• [WHAT YOU NEED TO DO]:
1. In the article below on Irish beef factory prices, which factories are legally required to report their prices to the Department of Agriculture Fisheries and the Marine?
2. Quote the part of the article below on Irish beef factory prices that opens with the words containing "What is behind" and closes with "type of cattle.".
3. List the four categories of cattle whose prices the league tables in the article below on Irish beef factory prices cover.

The Irish Farmers Journal publishes weekly tables of prices paid in Irish factories for steers, heifers, young bulls and cows across a range of grades. This week, we combine the returns for 2016 and will rank all Irish beef processing factories in order from the highest to lowest prices per kilo.
Factories that kill more than 20,000 cattle annually are obliged by law to report prices to the Department of Agriculture Fisheries and the Marine (DAFM). These are in turn forwarded to Brussels, as is the case with every other member of the EU. This enables accurate comparisons be made between prices paid across the EU on a weekly basis. The data compiled by DAFM from the individual factory returns is made available to the Irish Farmers Journal and published this week.
When we published the aggregated league tables in July 2015 and 2016, they reflected the position mid-year. This is now being moved to a calendar year.
The leagues are based on the midpoint of each grade, namely U=3=, R=3=, O=3= and P+3= across steers, heifers, young bulls and cows, with VAT included at 5%.
What is behind the price paid?
Looking at factory beef prices purely on the place in the league table could be seriously misleading. Final prices paid by factories for cattle reflect everything that is judged by them to be of value in the market. Therefore, farmers need to make sure they match the type of stock they have with a factory that is actually anxious to buy their type of cattle.
For example, if a factory is top of its league table for a particular grade of steers, it is important to find out what exactly they want before dropping cattle into the lairage. If a factory has strict weight limits and insists on Quality Assurance (QA), a farmer supplying non-QA heavy cattle runs the risk of penalties. In such an example, it may well be that one of the factories lower down the league table overall might in fact be paying a better price for what are described as out-of-spec cattle. This is because it is are likely to be selling to lower-value markets, outside the UK supermarkets, which pay less money but are in turn less fussy.
Feedlot and contract cattle
Factories that own or contract-feed large numbers of cattle can influence the overall average that they pay. In these arrangements animals are bought and finished to tight specifications and usually at a premium price. When there are large numbers of these going into a particular factory, this has the potential to affect the overall average paid, making it look higher than it actually is if farmer suppliers are paid less.
Impact of niche cattle
The biggest niches in the Irish beef industry are the speciality breeds which are paid a premium by some factories. Aberdeen Angus is the most common of these, with Herefords in second place. Shorthorns also came on the scene in 2016. A dedicated supply group was established, but it is in its early stages, with low numbers compared with the other two. Organic production also remains low, but at times has the potential to distort overall reported averages.
In examining the actual prices paid in factories, the factors that determine price become clear. We can also immediately see trends emerging, with companies that have very specific purchasing requirements topping tables in one category but close to the bottom in other categories where they aren’t actively buying.

• [STORED DATA]:
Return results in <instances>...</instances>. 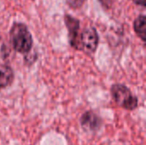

• [RESULTS BY TASK]:
1. Factories that kill more than 20,000 cattle annually.

2.
What is behind the price paid?
Looking at factory beef prices purely on the place in the league table could be seriously misleading. Final prices paid by factories for cattle reflect everything that is judged by them to be of value in the market. Therefore, farmers need to make sure they match the type of stock they have with a factory that is actually anxious to buy their type of cattle.

3. Steers, heifers, young bulls and cows.